Activity -
In the listing below, start your output at the line with "Paint Horse Portrait - Comanche" and end it after the line with "Feeding the World With Higher Yielding Crops", copying every line exactly.

Extracted data -
────────────────────
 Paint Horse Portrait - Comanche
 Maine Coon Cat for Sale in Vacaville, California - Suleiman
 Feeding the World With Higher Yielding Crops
────────────────────
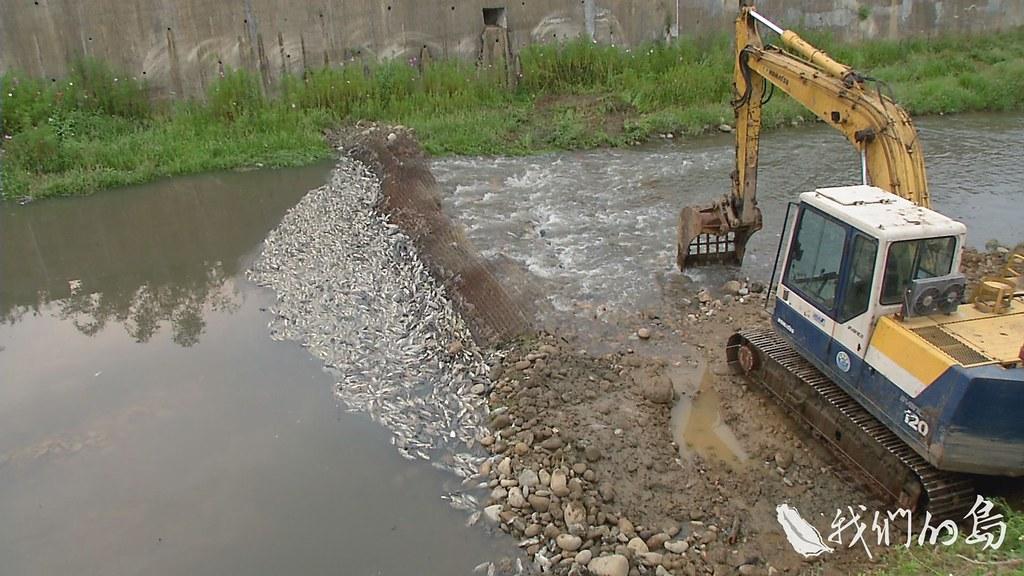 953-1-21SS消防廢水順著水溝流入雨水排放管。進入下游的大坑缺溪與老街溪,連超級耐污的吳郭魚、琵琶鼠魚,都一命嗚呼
────────────────────
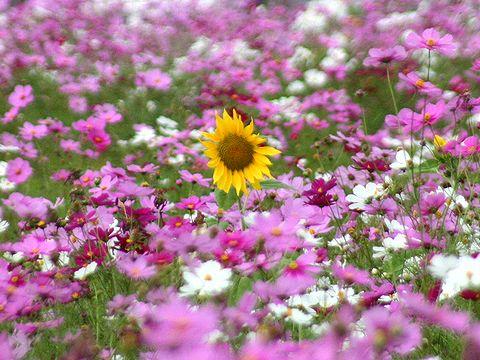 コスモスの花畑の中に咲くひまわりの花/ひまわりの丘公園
────────────────────
Task response -
 Paint Horse Portrait - Comanche
 Maine Coon Cat for Sale in Vacaville, California - Suleiman
 Feeding the World With Higher Yielding Crops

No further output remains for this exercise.